Apple (NASDAQ:AAPL) stock has been something of a dynamo over the past year, gaining more than 84%, and it's currently the market cap leader among all publicly traded stocks in the U.S., at more than $1.58 trillion. The stock is already up 25% so far this year, even as the broader market treads water.

These impressive gains have investors wondering whether the train has already left the station or if Apple still has room to run. Let's take a look at what's been driving the stock to these lofty heights in an attempt to answer this quintessential investing question: Should you buy Apple stock right now?

A front and back view of the new black Apple SE.

Image source: Apple.

Shaking off the effects of COVID-19

Apple stock initially slumped more than 30% on concerns that the worldwide closure of its retail stores and widespread stay-at-home orders would force consumers to hunker down, hanging on to their phones longer and decimating Apple's results. While those fears were well-founded, there was a silver lining to Apple's dark cloud.

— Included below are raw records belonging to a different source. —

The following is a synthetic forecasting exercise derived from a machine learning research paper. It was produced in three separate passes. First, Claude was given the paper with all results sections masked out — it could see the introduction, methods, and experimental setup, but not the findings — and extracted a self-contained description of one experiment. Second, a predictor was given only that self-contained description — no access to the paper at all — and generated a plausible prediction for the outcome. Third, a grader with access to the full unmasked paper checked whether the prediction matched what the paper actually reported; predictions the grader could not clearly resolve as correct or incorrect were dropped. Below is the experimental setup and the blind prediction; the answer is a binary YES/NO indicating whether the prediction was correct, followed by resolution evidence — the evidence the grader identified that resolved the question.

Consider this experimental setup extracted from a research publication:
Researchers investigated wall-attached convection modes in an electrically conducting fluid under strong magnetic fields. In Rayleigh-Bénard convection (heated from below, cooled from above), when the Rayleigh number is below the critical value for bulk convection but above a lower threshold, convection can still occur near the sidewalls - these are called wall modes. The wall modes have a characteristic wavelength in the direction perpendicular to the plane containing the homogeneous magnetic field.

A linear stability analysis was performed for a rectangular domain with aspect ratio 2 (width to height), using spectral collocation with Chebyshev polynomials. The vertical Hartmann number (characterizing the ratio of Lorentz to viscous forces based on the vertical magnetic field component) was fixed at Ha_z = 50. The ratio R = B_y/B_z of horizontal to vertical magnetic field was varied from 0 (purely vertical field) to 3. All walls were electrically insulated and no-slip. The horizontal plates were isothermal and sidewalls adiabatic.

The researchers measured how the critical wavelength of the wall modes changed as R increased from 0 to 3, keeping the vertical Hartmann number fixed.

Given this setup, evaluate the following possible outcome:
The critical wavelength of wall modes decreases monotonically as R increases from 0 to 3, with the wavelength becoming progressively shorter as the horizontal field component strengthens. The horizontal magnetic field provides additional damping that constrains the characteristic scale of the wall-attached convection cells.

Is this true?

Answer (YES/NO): NO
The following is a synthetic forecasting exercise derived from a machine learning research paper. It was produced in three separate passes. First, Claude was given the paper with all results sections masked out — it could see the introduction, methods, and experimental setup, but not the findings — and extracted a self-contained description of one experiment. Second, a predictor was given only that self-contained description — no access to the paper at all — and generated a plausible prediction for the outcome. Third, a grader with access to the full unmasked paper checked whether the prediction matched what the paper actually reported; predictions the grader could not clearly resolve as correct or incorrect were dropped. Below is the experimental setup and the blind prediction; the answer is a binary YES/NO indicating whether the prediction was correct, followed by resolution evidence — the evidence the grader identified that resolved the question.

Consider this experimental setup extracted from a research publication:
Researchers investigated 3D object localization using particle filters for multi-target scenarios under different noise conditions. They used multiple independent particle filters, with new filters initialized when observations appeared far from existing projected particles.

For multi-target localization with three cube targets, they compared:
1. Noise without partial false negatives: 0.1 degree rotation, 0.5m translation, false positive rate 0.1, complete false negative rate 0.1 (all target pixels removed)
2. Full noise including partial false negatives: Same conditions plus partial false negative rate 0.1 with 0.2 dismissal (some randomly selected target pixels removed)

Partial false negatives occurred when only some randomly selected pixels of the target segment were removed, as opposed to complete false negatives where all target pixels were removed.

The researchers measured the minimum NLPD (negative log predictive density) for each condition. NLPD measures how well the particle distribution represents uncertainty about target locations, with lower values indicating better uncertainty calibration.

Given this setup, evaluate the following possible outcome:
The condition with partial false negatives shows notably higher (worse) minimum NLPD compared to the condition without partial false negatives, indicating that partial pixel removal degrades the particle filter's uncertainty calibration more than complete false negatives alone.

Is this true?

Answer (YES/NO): NO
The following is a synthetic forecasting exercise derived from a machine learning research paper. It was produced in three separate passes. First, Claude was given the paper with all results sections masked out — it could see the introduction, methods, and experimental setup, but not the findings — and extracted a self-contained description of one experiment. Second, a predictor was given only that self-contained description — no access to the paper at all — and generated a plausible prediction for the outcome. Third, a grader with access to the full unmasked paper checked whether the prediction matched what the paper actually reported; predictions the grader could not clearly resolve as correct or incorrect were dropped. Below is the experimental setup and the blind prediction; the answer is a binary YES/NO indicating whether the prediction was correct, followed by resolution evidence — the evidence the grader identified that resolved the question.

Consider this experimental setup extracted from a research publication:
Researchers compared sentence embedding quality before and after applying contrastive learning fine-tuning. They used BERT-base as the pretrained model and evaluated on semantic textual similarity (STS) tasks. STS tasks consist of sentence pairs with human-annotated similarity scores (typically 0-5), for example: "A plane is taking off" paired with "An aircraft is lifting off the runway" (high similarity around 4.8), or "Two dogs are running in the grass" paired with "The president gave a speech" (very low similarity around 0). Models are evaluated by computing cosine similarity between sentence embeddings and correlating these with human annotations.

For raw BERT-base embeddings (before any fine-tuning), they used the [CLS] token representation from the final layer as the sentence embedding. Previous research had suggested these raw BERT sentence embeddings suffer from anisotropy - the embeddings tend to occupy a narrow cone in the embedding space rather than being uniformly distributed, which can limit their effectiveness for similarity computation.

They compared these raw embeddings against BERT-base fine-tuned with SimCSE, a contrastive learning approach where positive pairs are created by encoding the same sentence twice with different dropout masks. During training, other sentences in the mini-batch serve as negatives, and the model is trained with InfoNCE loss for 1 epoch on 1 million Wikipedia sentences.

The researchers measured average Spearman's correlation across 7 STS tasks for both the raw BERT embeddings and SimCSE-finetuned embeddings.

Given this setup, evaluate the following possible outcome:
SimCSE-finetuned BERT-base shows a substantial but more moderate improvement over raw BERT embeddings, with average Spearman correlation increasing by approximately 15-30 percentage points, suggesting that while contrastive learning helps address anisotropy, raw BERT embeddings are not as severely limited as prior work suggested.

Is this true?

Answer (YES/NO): YES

The company's increasing focus on services and wearables over the past several years, coupled with its strong online sales channel, gave Apple a lifeline, even as many other retailers struggled with weak demand.

Recent results tell the tale

Apple reported is fiscal second quarter results in late April, as investors were beginning to get past some of the uncertainty resulting from the pandemic. Apple reported quarterly revenue of $58.3 billion, edging up 1% compared to the year-ago quarter, while earnings of $2.55 per share increased 4%. 

Yet underlying these tepid results were indicators of what the future may hold. The company delivered record quarterly results from Apple retail, powered by strong growth from its online store. It also coaxed a quarterly record out of its wearables, home, and accessories segment, while generating an all-time record from its services segment. This minimized the damage from the pandemic, helping Apple keep its head above water. It also highlights several of the catalysts that will help drive Apple's future growth.

Two women with their arms around each other being photographed in a crowded room.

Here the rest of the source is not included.